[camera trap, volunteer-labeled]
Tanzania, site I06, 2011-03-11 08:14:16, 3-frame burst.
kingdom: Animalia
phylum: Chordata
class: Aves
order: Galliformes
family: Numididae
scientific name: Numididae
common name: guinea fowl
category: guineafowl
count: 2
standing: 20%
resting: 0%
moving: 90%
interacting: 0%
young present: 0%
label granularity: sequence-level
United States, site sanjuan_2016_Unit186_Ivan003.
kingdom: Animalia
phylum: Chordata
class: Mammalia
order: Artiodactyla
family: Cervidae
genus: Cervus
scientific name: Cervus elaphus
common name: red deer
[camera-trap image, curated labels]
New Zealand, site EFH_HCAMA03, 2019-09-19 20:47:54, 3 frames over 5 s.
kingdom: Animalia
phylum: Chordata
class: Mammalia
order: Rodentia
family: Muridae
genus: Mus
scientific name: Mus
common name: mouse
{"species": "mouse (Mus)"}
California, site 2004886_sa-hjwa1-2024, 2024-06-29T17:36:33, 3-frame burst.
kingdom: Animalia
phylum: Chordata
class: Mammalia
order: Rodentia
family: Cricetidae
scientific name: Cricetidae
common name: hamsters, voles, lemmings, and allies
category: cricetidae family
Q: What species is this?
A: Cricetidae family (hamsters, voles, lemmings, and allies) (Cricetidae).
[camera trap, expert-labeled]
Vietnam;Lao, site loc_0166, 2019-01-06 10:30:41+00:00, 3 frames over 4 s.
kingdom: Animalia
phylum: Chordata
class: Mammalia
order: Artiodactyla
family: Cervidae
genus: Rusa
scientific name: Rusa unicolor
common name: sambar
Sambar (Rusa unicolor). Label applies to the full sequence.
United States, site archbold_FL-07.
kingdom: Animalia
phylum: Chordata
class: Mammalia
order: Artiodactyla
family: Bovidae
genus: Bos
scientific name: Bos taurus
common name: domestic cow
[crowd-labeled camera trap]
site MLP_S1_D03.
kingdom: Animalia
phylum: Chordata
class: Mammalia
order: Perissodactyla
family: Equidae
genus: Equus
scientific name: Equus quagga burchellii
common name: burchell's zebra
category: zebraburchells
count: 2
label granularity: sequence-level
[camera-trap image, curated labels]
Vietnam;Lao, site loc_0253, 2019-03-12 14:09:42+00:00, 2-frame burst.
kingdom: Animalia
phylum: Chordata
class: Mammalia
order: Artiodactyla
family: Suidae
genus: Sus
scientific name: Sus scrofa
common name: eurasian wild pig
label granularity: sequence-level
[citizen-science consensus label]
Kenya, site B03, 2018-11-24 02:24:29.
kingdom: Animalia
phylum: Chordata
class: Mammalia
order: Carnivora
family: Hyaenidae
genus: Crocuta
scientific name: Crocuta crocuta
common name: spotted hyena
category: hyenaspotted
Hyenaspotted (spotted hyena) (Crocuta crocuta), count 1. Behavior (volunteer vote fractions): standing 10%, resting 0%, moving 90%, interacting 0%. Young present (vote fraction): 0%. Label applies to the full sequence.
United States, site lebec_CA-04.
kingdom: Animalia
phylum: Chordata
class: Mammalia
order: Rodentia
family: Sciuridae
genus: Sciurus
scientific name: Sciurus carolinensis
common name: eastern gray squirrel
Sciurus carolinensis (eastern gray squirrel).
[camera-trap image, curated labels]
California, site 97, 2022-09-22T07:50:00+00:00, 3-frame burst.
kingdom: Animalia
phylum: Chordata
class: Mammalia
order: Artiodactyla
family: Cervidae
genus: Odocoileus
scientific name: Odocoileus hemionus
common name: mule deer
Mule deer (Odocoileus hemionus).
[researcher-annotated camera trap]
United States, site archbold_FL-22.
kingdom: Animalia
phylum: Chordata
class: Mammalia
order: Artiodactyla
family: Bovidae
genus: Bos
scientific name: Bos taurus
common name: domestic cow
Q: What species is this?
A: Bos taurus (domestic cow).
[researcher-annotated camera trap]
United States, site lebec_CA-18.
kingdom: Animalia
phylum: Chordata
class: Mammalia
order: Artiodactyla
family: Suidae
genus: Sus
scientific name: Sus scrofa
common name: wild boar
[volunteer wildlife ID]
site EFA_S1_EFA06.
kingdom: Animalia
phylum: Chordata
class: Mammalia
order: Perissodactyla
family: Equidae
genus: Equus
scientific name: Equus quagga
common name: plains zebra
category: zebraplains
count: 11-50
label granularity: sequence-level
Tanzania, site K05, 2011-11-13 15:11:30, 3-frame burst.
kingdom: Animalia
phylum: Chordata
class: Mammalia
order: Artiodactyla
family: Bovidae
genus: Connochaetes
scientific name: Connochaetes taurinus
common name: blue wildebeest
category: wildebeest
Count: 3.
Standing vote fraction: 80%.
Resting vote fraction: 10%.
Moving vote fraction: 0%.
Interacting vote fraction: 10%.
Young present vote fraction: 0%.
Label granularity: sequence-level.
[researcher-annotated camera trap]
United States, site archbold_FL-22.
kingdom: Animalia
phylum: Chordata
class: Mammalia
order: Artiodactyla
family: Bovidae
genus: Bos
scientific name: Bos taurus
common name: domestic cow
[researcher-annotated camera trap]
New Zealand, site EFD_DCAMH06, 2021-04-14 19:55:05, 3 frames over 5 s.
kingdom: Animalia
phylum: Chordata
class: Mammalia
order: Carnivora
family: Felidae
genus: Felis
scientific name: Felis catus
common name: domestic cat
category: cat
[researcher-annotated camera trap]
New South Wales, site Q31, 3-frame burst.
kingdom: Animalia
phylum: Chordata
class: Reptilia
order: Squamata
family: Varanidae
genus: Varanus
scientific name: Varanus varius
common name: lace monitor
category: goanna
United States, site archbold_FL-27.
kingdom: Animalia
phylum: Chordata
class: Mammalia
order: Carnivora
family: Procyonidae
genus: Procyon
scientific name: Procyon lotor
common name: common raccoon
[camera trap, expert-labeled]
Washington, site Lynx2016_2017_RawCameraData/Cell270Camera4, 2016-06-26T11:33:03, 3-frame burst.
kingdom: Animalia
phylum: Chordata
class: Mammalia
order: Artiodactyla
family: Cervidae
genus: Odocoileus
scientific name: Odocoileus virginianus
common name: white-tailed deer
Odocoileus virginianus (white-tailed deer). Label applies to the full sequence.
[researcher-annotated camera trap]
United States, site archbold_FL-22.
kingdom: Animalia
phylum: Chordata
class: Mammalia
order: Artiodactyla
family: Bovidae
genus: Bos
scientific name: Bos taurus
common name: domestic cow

::::

▸ **Problem requirements**: In this exercise, repeat the entries above verbatim.

▸ **Answer space**:
[camera trap, volunteer-labeled]
Tanzania, site I06, 2011-03-11 08:14:16, 3-frame burst.
kingdom: Animalia
phylum: Chordata
class: Aves
order: Galliformes
family: Numididae
scientific name: Numididae
common name: guinea fowl
category: guineafowl
count: 2
standing: 20%
resting: 0%
moving: 90%
interacting: 0%
young present: 0%
label granularity: sequence-level
United States, site sanjuan_2016_Unit186_Ivan003.
kingdom: Animalia
phylum: Chordata
class: Mammalia
order: Artiodactyla
family: Cervidae
genus: Cervus
scientific name: Cervus elaphus
common name: red deer
[camera-trap image, curated labels]
New Zealand, site EFH_HCAMA03, 2019-09-19 20:47:54, 3 frames over 5 s.
kingdom: Animalia
phylum: Chordata
class: Mammalia
order: Rodentia
family: Muridae
genus: Mus
scientific name: Mus
common name: mouse
{"species": "mouse (Mus)"}
California, site 2004886_sa-hjwa1-2024, 2024-06-29T17:36:33, 3-frame burst.
kingdom: Animalia
phylum: Chordata
class: Mammalia
order: Rodentia
family: Cricetidae
scientific name: Cricetidae
common name: hamsters, voles, lemmings, and allies
category: cricetidae family
Q: What species is this?
A: Cricetidae family (hamsters, voles, lemmings, and allies) (Cricetidae).
[camera trap, expert-labeled]
Vietnam;Lao, site loc_0166, 2019-01-06 10:30:41+00:00, 3 frames over 4 s.
kingdom: Animalia
phylum: Chordata
class: Mammalia
order: Artiodactyla
family: Cervidae
genus: Rusa
scientific name: Rusa unicolor
common name: sambar
Sambar (Rusa unicolor). Label applies to the full sequence.
United States, site archbold_FL-07.
kingdom: Animalia
phylum: Chordata
class: Mammalia
order: Artiodactyla
family: Bovidae
genus: Bos
scientific name: Bos taurus
common name: domestic cow
[crowd-labeled camera trap]
site MLP_S1_D03.
kingdom: Animalia
phylum: Chordata
class: Mammalia
order: Perissodactyla
family: Equidae
genus: Equus
scientific name: Equus quagga burchellii
common name: burchell's zebra
category: zebraburchells
count: 2
label granularity: sequence-level
[camera-trap image, curated labels]
Vietnam;Lao, site loc_0253, 2019-03-12 14:09:42+00:00, 2-frame burst.
kingdom: Animalia
phylum: Chordata
class: Mammalia
order: Artiodactyla
family: Suidae
genus: Sus
scientific name: Sus scrofa
common name: eurasian wild pig
label granularity: sequence-level
[citizen-science consensus label]
Kenya, site B03, 2018-11-24 02:24:29.
kingdom: Animalia
phylum: Chordata
class: Mammalia
order: Carnivora
family: Hyaenidae
genus: Crocuta
scientific name: Crocuta crocuta
common name: spotted hyena
category: hyenaspotted
Hyenaspotted (spotted hyena) (Crocuta crocuta), count 1. Behavior (volunteer vote fractions): standing 10%, resting 0%, moving 90%, interacting 0%. Young present (vote fraction): 0%. Label applies to the full sequence.
United States, site lebec_CA-04.
kingdom: Animalia
phylum: Chordata
class: Mammalia
order: Rodentia
family: Sciuridae
genus: Sciurus
scientific name: Sciurus carolinensis
common name: eastern gray squirrel
Sciurus carolinensis (eastern gray squirrel).
[camera-trap image, curated labels]
California, site 97, 2022-09-22T07:50:00+00:00, 3-frame burst.
kingdom: Animalia
phylum: Chordata
class: Mammalia
order: Artiodactyla
family: Cervidae
genus: Odocoileus
scientific name: Odocoileus hemionus
common name: mule deer
Mule deer (Odocoileus hemionus).
[researcher-annotated camera trap]
United States, site archbold_FL-22.
kingdom: Animalia
phylum: Chordata
class: Mammalia
order: Artiodactyla
family: Bovidae
genus: Bos
scientific name: Bos taurus
common name: domestic cow
Q: What species is this?
A: Bos taurus (domestic cow).
[researcher-annotated camera trap]
United States, site lebec_CA-18.
kingdom: Animalia
phylum: Chordata
class: Mammalia
order: Artiodactyla
family: Suidae
genus: Sus
scientific name: Sus scrofa
common name: wild boar
[volunteer wildlife ID]
site EFA_S1_EFA06.
kingdom: Animalia
phylum: Chordata
class: Mammalia
order: Perissodactyla
family: Equidae
genus: Equus
scientific name: Equus quagga
common name: plains zebra
category: zebraplains
count: 11-50
label granularity: sequence-level
Tanzania, site K05, 2011-11-13 15:11:30, 3-frame burst.
kingdom: Animalia
phylum: Chordata
class: Mammalia
order: Artiodactyla
family: Bovidae
genus: Connochaetes
scientific name: Connochaetes taurinus
common name: blue wildebeest
category: wildebeest
Count: 3.
Standing vote fraction: 80%.
Resting vote fraction: 10%.
Moving vote fraction: 0%.
Interacting vote fraction: 10%.
Young present vote fraction: 0%.
Label granularity: sequence-level.
[researcher-annotated camera trap]
United States, site archbold_FL-22.
kingdom: Animalia
phylum: Chordata
class: Mammalia
order: Artiodactyla
family: Bovidae
genus: Bos
scientific name: Bos taurus
common name: domestic cow
[researcher-annotated camera trap]
New Zealand, site EFD_DCAMH06, 2021-04-14 19:55:05, 3 frames over 5 s.
kingdom: Animalia
phylum: Chordata
class: Mammalia
order: Carnivora
family: Felidae
genus: Felis
scientific name: Felis catus
common name: domestic cat
category: cat
[researcher-annotated camera trap]
New South Wales, site Q31, 3-frame burst.
kingdom: Animalia
phylum: Chordata
class: Reptilia
order: Squamata
family: Varanidae
genus: Varanus
scientific name: Varanus varius
common name: lace monitor
category: goanna
United States, site archbold_FL-27.
kingdom: Animalia
phylum: Chordata
class: Mammalia
order: Carnivora
family: Procyonidae
genus: Procyon
scientific name: Procyon lotor
common name: common raccoon
[camera trap, expert-labeled]
Washington, site Lynx2016_2017_RawCameraData/Cell270Camera4, 2016-06-26T11:33:03, 3-frame burst.
kingdom: Animalia
phylum: Chordata
class: Mammalia
order: Artiodactyla
family: Cervidae
genus: Odocoileus
scientific name: Odocoileus virginianus
common name: white-tailed deer
Odocoileus virginianus (white-tailed deer). Label applies to the full sequence.
[researcher-annotated camera trap]
United States, site archbold_FL-22.
kingdom: Animalia
phylum: Chordata
class: Mammalia
order: Artiodactyla
family: Bovidae
genus: Bos
scientific name: Bos taurus
common name: domestic cow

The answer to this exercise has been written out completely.